§ **Exercise description**
Decide whether each statement agrees with the Scraper walkthrough. Answer yes or no for each, and quote the deciding words from the text. 1. The Scraper extension can upload scraped results to Google Docs. 2. After marking one MP's entry, you left-click and choose "scrape similar…". 3. The extended walkthrough relies on DBpedia as its data source.

§ **Reading text**
Scraping websites using the Scraper extension for Chrome

If you are using Google Chrome there is a browser extension for scraping web pages. It’s called “Scraper” and it is easy to use. It will help you scrape a website’s content and upload the results to google docs.

Walkthrough: Scraping a website with the Scraper extension

  1. Open Google Chrome and click on Chrome Web Store

  2. Search for “Scraper” in extensions

  3. The first search result is the “Scraper” extension

  4. Click the add to chrome button.

  5. Now let’s go back to the listing of UK MPs

  6. Open http://www.parliament.uk/mps-lords-and-offices/mps/

  7. Now mark the entry for one MP

    http://farm9.staticflickr.com/8490/8264509932_6cc8802992_o_d.png

  8. Right click and select “scrape similar…”

    http://farm9.staticflickr.com/8200/8264509972_f3a9e5d8e8_o_d.png

  9. A new window will appear – the scraper console

    http://farm9.staticflickr.com/8073/8263440961_9b94e63d56_b_d.jpg

  10. In the scraper console you will see the scraped content

  11. Click on “Save to Google Docs…” to save the scraped content as a Google Spreadsheet.

Walkthrough: extended scraping with the Scraper extension

Note: Before beginning this recipe – you may find it useful to understand a bit about HTML. Read our HTML primer.

Easy wasn’t it? Now let’s do something a little more complicated. Let’s say we’re interested in the roles a specific actress played. The source for all kinds of data on this is the IMDB (You can also search on sites like DBpedia or Freebase for this kinds of information; however, we’ll stick to IMDB to show the principle)

  1. Let’s say we’re interested in creating a timeline with all the movies the Italian actress Asia Argento ever starred; where do we start?

§ **Excerpted records**
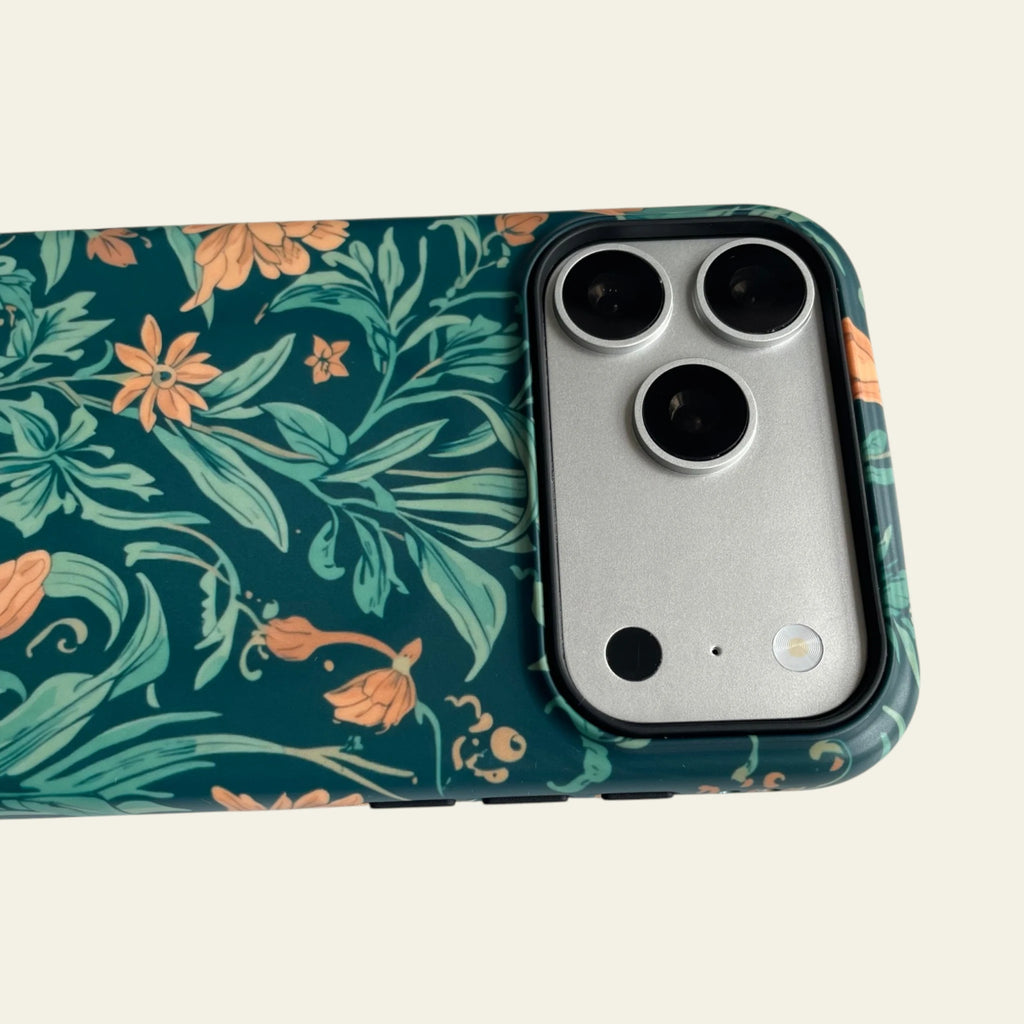 Detailed shot of the raised camera bezel on the iPhone 17 Pro Max case, providing professional-grade lens protection with a sleek aesthetic.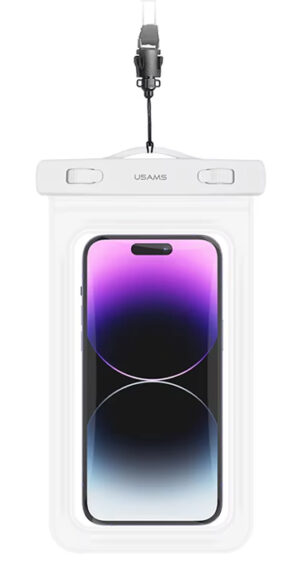 USAMS αδιάβροχη θήκη smartphone US-YD011, έως 7", IPX8, λευκή
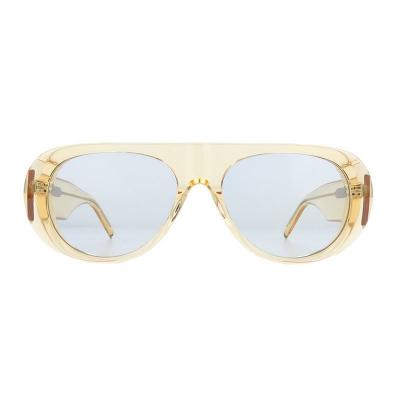 A11021 crystal champagne shield acetate sunglasses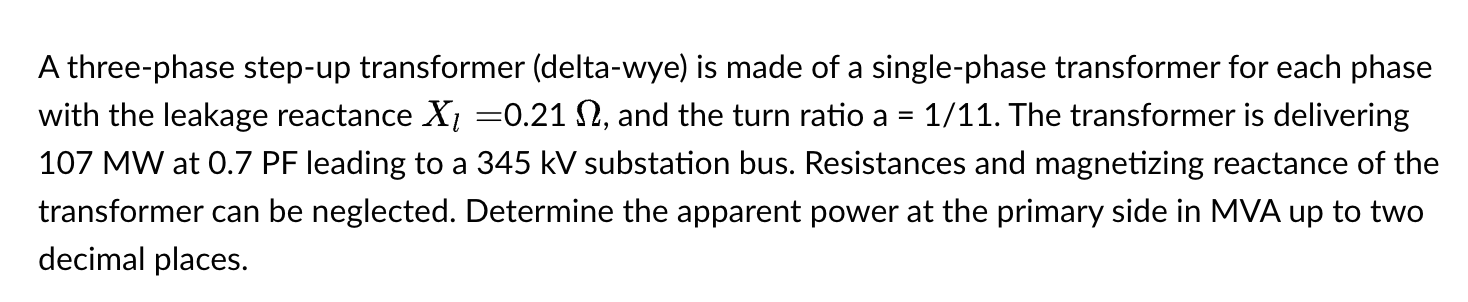 Solved A three-phase step-up transformer (delta-wye) is made | Chegg.com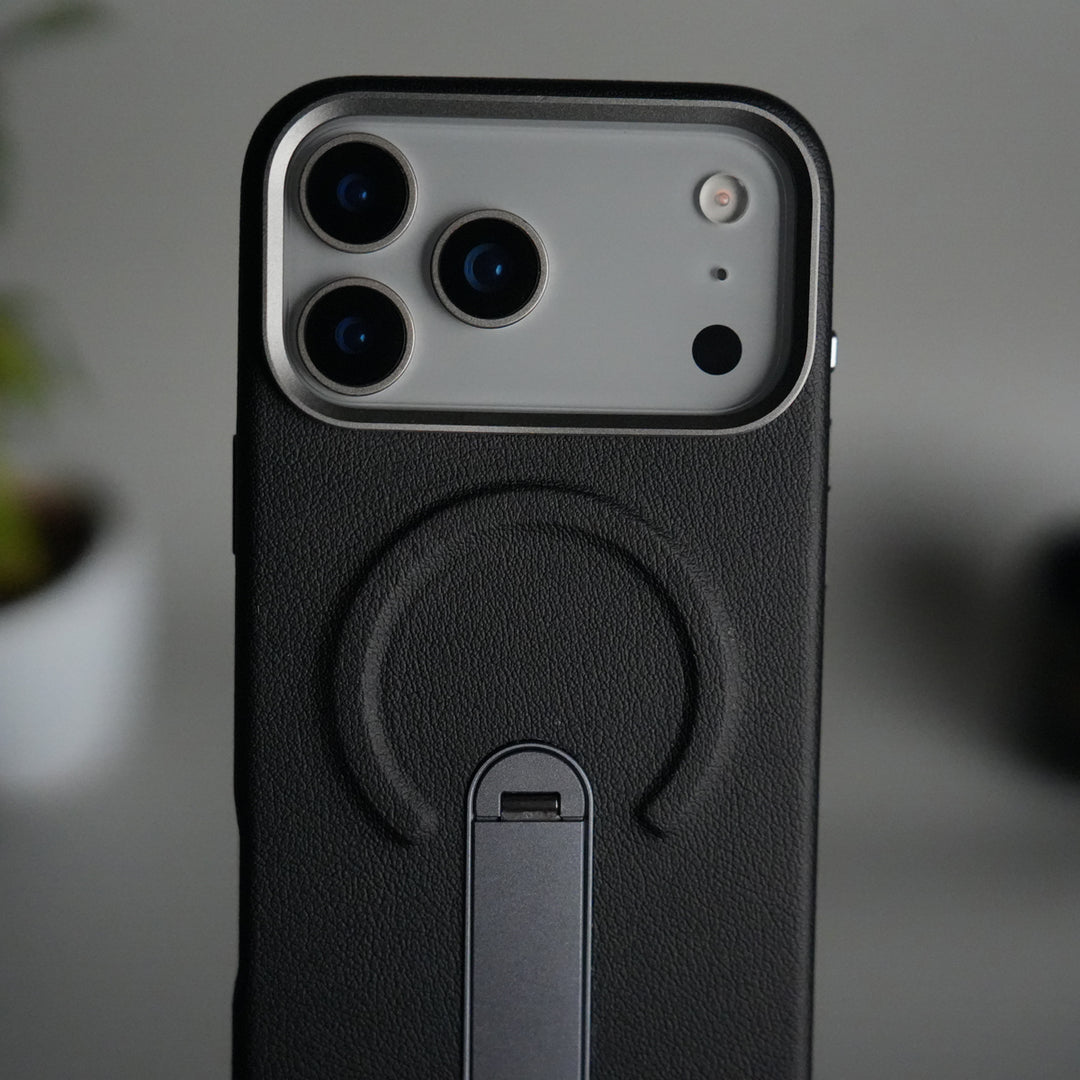 iPhone 17 Pro Premium Leather-Texture Back Case with Metal Kickstand | Shockproof Cover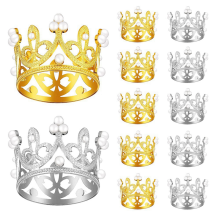 12 PCS Ouro Prata Mini Coroa Bolo de Aniversário Topper com Pérola Decoração Pequena Princesa Headpiece Decoração de Bebê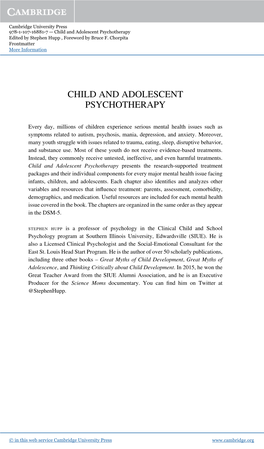 Child and Adolescent Psychotherapy Edited by Stephen Hupp , Foreword by Bruce F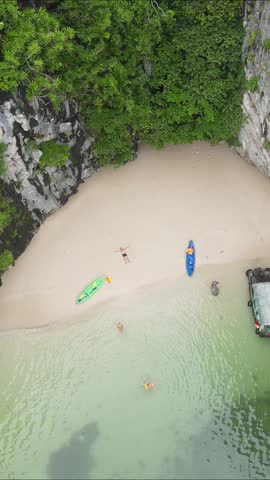 SANDY BEACH IN LAN HA BAY,CAT BA ISLAND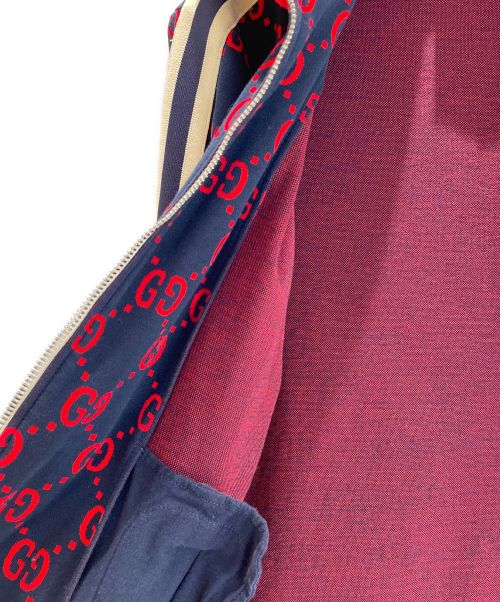 GUCCI（グッチ）GUCCI (グッチ) GGジャガードトラックジャケット ネイビー×レッド サイズ:Sの古着・服飾アイテム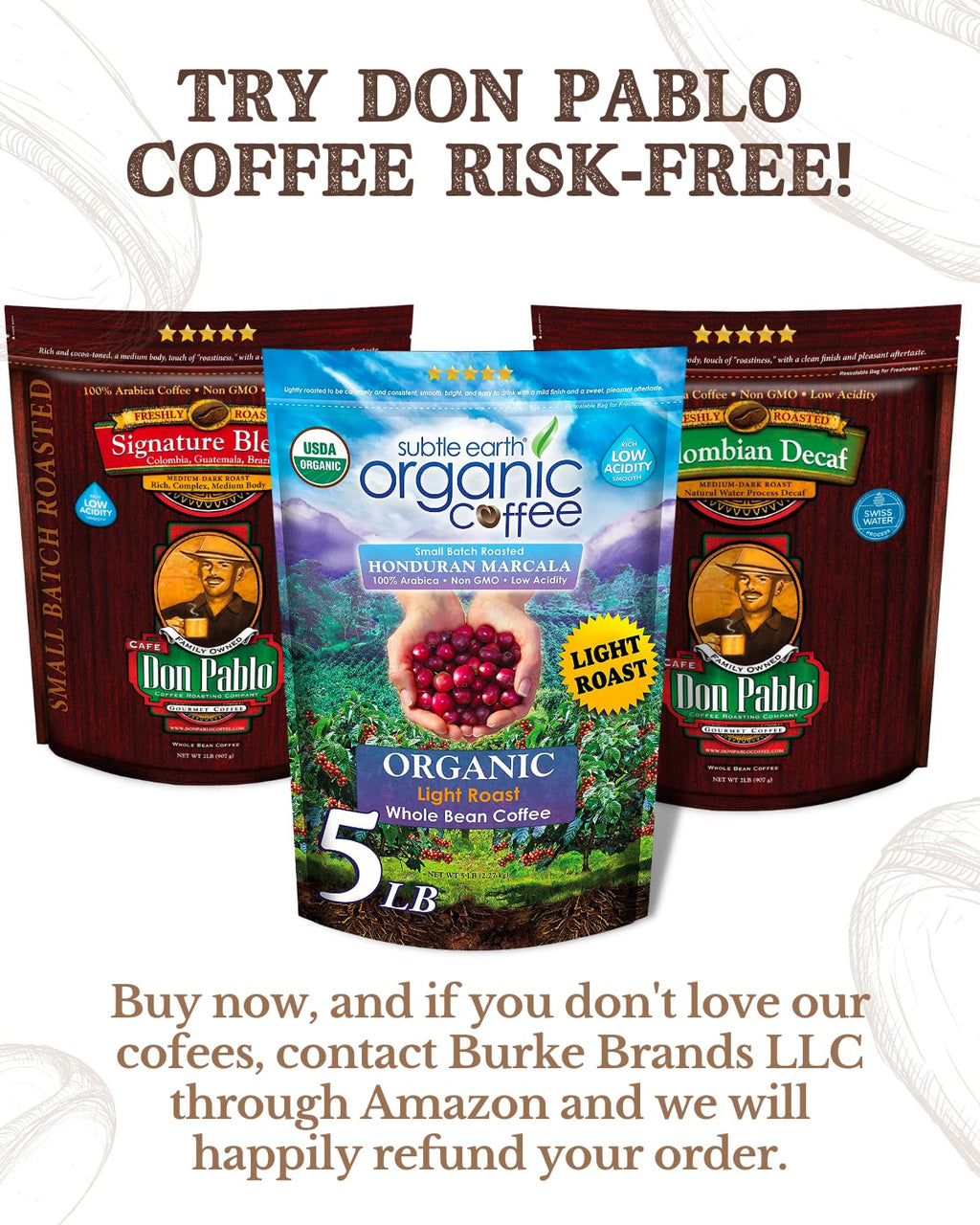 2LB Subtle Earth Organic Coffee - Dark Roast - Whole Bean Coffee - 100% Arabica Beans - Low Acidity and Non-GMO - 2lb bag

§ **Written answer**
1. Yes: "It will help you scrape a website’s content and upload the results to google docs."
2. No: "Right click and select “scrape similar…”"
3. No: "we’ll stick to IMDB to show the principle"